Background

Inflammatory bowel diseases (IBD) are characterized by chronic, uncontrolled and relapsing inflammation of the gastrointestinal tract, which encompasses Crohn’s disease (CD) and ulcerative colitis (UC). Health-related quality of life (HRQoL) is defined as a broad, multidimensional concept comprising patients’ physical health (including disease), psychological state, level of independence, social relationships, personal beliefs and relationship to their environment [1, 2]. The evaluation of HRQoL for patients with IBD in clinical research and clinical practice enhances the understanding of the disease impact and the effects of treatments on the disease. Thus, the evaluation of HRQoL should be recognized as an important outcome indicator by patients and their clinicians.

Up to now, a large number of IBD-specific HRQoL instruments have been developed and validated for the IBD patients [3,4,5,6,7]. These instruments have been used to assess patients’ understanding of IBD symptoms and the subjective perception of the illness in clinical practice and research [3, 4]. They have also been used to compare the effect of treatment strategies and to provide evidence for health policy makers [3,4,5].

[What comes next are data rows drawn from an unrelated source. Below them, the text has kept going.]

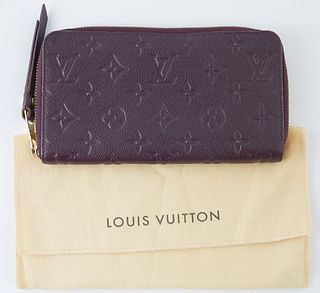 Louis Vuitton Dark Purple Monogram Empreinte Secret Wallet, the calf leather with golden accent zipper to leather pull, opening to two bill compartmen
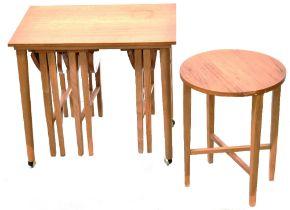 A 1960s retro teak coffee table containing four smaller gateleg drop-leaf tables,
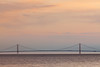 A fog bank sits behind the Mackinac Bridge during sunset. Straits of Mackinac, MI<br /> <br /> MI-090624-0083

Several researchers have conducted reviews that measure the HRQoL of patients with IBD [3,4,5,6,7,8]. However, the reviews only enrolled some of the instruments, while other instruments are commonly ignored. The measurement properties and methodological quality of measurement properties should be evaluated systematically for clinical practitioner and researchers. We aimed to comprehensively collect all of the eligible IBD-specific HRQoL instruments to gain an understanding of their measurement properties. Therefore, the aim of this systematic review was to critically appraise and compare the measurement properties of the instruments to help clinicians and researchers select an appropriate instrument.

Methods

Inclusion and exclusion criteria

This study was conducted following the guideline of the preferred reporting items for systematic reviews and meta-analysis (PRISMA statement) [9]. Articles were included if they fulfilled the following criteria: (1) Types of patients: Patients diagnosed as CD, UC or IBD were enrolled. Patients with other diseases (infectious colitis, ischemic colitis, irritable bowel syndrome, etc.) were excluded. (2) Types of instruments: The HRQoL instruments developed and validated for patients with CD, UC or IBD were eligible. HRQoL was defined as a broad, multidimensional concept comprising patients’ physical health (including disease), psychological state, level of independence, social relationships, personal beliefs and relationship to their environment. Both the self-administered and rater-administered instruments were included. The instruments for child or adult patients were included. (3) Types of languages: The full-text articles were published in English. General HRQoL instruments were excluded, such as the SF-36. Disease-specific instruments not related or only partially related to IBD were also excluded, such as the gastrointestinal quality of life index [10].

Literature search

The following relevant electronic databases were searched for English-language articles: Medline (via Pubmed) and EMBASE. The search period was from the inception of the databases to May 31th 2016. The search strategy for Medline (see Additional file 1: Appendix S1) consisted of 3 types of search terms for the following: (1) IBD, UC or CD; (2) HRQoL; and (3) measurement properties. The latter two filters were developed according to the syntax established by Kotecha et al. [11].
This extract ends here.